A non-contact real-time strain measurement system based on the real-time DIC is established for conducting mechanical experiments for the Al alloy. The method includes an accelerated initial guess determination by means of the PSO and MGS in the integer-pixel domain algorithm followed by the sub-pixel registration using the IC-GN algorithm, which has an acceptable strain measurement accuracy. By adopting the parallel computing technology, the system can measure strain with a frequency of 60 Hz at least. The capability of the system is verified through recording the real strain during displacement control in high temperature LCF tests.
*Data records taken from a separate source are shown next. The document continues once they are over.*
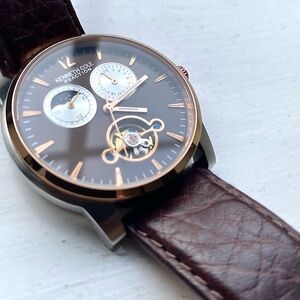 KENNETH COLE REACTION Men’s Watch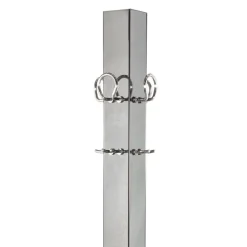 Clearance Pamono Italian Coat Hanger, 1970s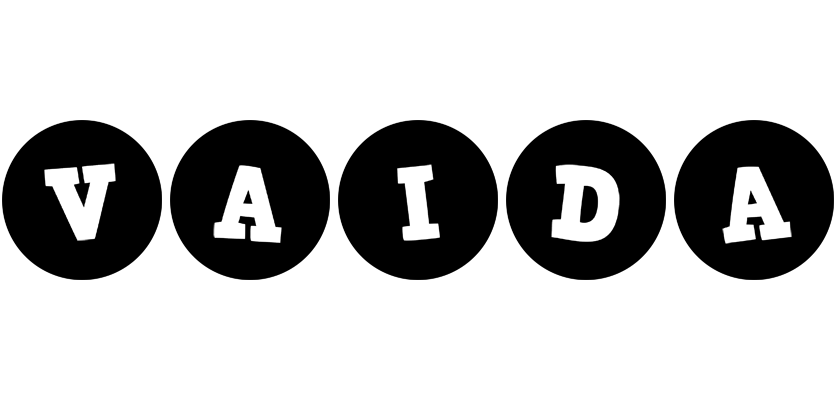 Vaida tools logo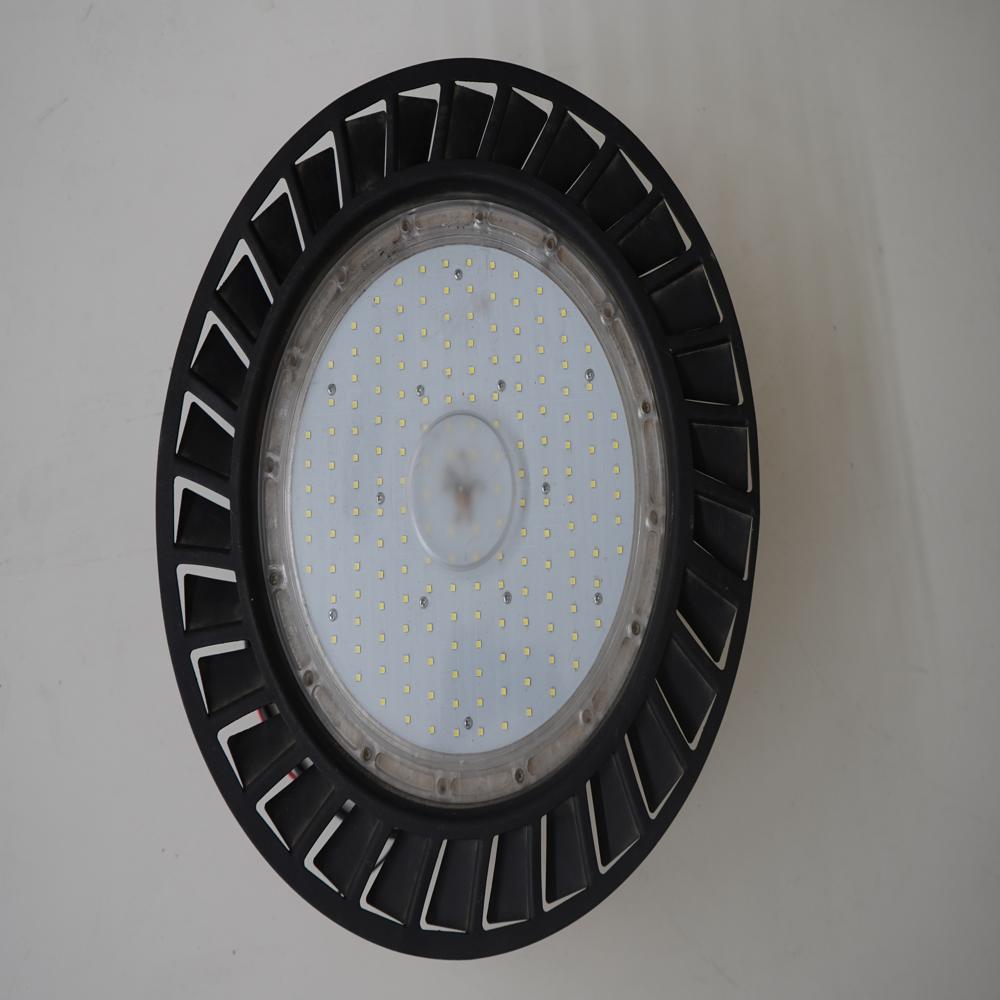 LED Highbay Light-UFO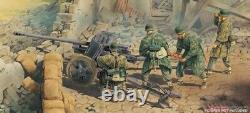 Dragon 75016 1/6 Scale WW. II German 5cm Pak38 (Plastic model)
Results from the tensile tests show that Young's modulus, as well as yield and ultimate strengths, decreases with the increasing temperature. Interestingly, the ductility is the lowest at 100 ℃. In the LCF test, the fatigue strength coefficient decreases with the increasing temperature, while the fatigue strength exponent increases. In comparison to results at the other temperatures, the fatigue ductility coefficient and exponent exhibit the minimum values at 100 ℃. The creep resistance is found to decrease with the increasing temperature from 200 ℃ to 300 ℃.